- **Consegne**
1. Elenca tutte le persone che il brano sull'insurrezione cita con un nome proprio, esclusa la sigla «l'A.».
2. Per favore, riprendi il brano sull'insurrezione dopo la sua ultima frase e prosegui il racconto.

- **Testo di riferimento**
---+---
Tra i primi provvedimenti presi dall'A. i più importanti furono una riforma amministrativa-militare, che, dividendo in compagnie e squadre i popolani e mettendoli al comando dei capitani d'ottina, forniva all'insurrezione una forza organizzata di circa centoventimila uomini; l'abolizione di tutte le gabelle e l'elaborazione di nuove tabelle con le quali vemvano fissati i nuovi prezzi dei commestibili; la destituzione del massimo magistrato popolare, l'eletto del popolo Andrea Naclerio, accusato di intrigare con i nobili, al posto del quale l'A. elesse un nipote del Genoino, Francesco Antonio Arpaia. Invano il viceré tentò di corrompere l'A., offrendogli un vitalizio di 200 scudi mensili, perché si prestasse a porre fine alla rivolta: egli respinse decisamente ogni proposta del genere. Non fu invece sordo all'intervento del cardinale arcivescovo Ascanio Filomarino, per la mediazione del quale furono iniziate trattative di pace col viceré.
---+---
- **Record di dati**
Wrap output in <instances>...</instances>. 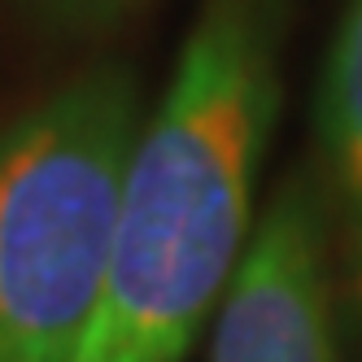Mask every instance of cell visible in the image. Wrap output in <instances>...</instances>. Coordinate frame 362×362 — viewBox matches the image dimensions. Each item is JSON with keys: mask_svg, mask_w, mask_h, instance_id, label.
I'll use <instances>...</instances> for the list:
<instances>
[{"mask_svg": "<svg viewBox=\"0 0 362 362\" xmlns=\"http://www.w3.org/2000/svg\"><path fill=\"white\" fill-rule=\"evenodd\" d=\"M40 5L53 13L57 22H70V27H92V22H110L122 9H132L136 0H40Z\"/></svg>", "mask_w": 362, "mask_h": 362, "instance_id": "obj_5", "label": "cell"}, {"mask_svg": "<svg viewBox=\"0 0 362 362\" xmlns=\"http://www.w3.org/2000/svg\"><path fill=\"white\" fill-rule=\"evenodd\" d=\"M279 44V0L201 5L136 140L105 288L70 362H179L218 315L253 236Z\"/></svg>", "mask_w": 362, "mask_h": 362, "instance_id": "obj_1", "label": "cell"}, {"mask_svg": "<svg viewBox=\"0 0 362 362\" xmlns=\"http://www.w3.org/2000/svg\"><path fill=\"white\" fill-rule=\"evenodd\" d=\"M315 136L332 262L362 327V0H349L332 35L315 96Z\"/></svg>", "mask_w": 362, "mask_h": 362, "instance_id": "obj_4", "label": "cell"}, {"mask_svg": "<svg viewBox=\"0 0 362 362\" xmlns=\"http://www.w3.org/2000/svg\"><path fill=\"white\" fill-rule=\"evenodd\" d=\"M210 362H336V262L319 184L288 175L231 275Z\"/></svg>", "mask_w": 362, "mask_h": 362, "instance_id": "obj_3", "label": "cell"}, {"mask_svg": "<svg viewBox=\"0 0 362 362\" xmlns=\"http://www.w3.org/2000/svg\"><path fill=\"white\" fill-rule=\"evenodd\" d=\"M144 92L92 66L0 127V362H70L105 288Z\"/></svg>", "mask_w": 362, "mask_h": 362, "instance_id": "obj_2", "label": "cell"}]
</instances>
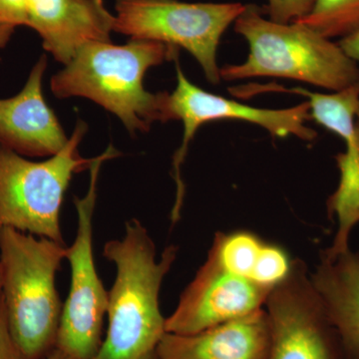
---+---
- **Risultati**
1.
Andrea Naclerio
Genoino
Francesco Antonio Arpaia
Ascanio Filomarino

2.
L'accordo era reso possibile da una parte dalla risoluzione dell'Arcos a riacquistare il controllo della città a costo di qualunque concessione; da parte dell'A., come del resto del Genoino, dell'Arpaia e degli altri capi popolari del momento, un accordo col governo, in cui fossero sancite le conquiste della rivolta, era il fine ultimo della rivolta stessa, giacché in nessun modo veniva messo in discussione il dominio spagnolo su Napoli. Vero è che non mancarono da parte di estremisti o addirittura di emissari dei Francesi pressioni sull'A, perché desse un più deciso carattere antispagnolo all'insurrezione; ma egli, costantemente sotto l'influenza del Genoino, che non prevedeva nel suo programma uno sviluppo così radicale, respinse queste sollecitazioni, rifiutandosi persino di occupare i fortini, come atto lesivo della autorità del re, verso il quale professò sempre ossequio e quasi religiosa devozione: questo atteggiamento corrispondeva perfettamente alle esigenze del "popolo civile", sicuro di poter ottenere soddisfazione dal governo attraverso le trattative e timoroso di compromettere ogni cosa se si fosse venuti ad una irreparabile rottura con gli Spagnoli.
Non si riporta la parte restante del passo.